Assume that $\lVert \cdot \rVert$ is a norm. If $N$ is a measurable set of measure $0$, then $\int_X\chi_Nd\mu=0$ hence $\chi_N$ is identically $0$ and $N$ is the emptyset. So each non-empty measurable set set has a positive measure.

Conversely, if each non-empty measurable set has a positive measure, let $f$ a function such that $\lVert f\rVert=0$. Then $0=\lVert f\rVert\geq\int_{\{f\geq 2^{-n}\}}|f|d\mu\geq 2^{—n}\mu(\{|f|\geq 2^{-n}\})$ hence $\mu(\{|f|\geq 2^{-n}\})=0$ and $\mu(\{|f|>0\})=0$. By hypothesis, it implies that $\{|f|>0\}$ is empty, hence $f=0$.
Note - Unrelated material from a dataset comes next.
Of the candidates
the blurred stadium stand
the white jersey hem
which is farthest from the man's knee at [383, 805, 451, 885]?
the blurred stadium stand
In general, to define a norm by this way, we rather consider the equivalence classes of functions. Otherwise, we may have some problems. For example, if $\mathcal B$ is the smallest $\sigma$-algebra containing all the open sets of a Hausdorff topology, each singleton is measurable and should have a positive measure. So $X$ can only be at most countable.

0

Here is a large source of them. Suppose $\Omega$ is a set that is partitioned by subsets $\{E_n\}_{n=1}^\infty$
Suppose that $\mu$ is a measure on the $\sigma$ algebra $\mathcal{S}$ generated by the $E_k$ and that $\infty > \mu(E_k) > 0$, $1\le k \le n$. Then $f\mapsto \int_{\Omega} |f|\,d\mu$ is a norm on $L^1(\Omega, \mathcal{S}, \mu)$.

Some variation on this is probably your complete answer. Note that any $\mu$-null set that is nonvoid does you in on the spot.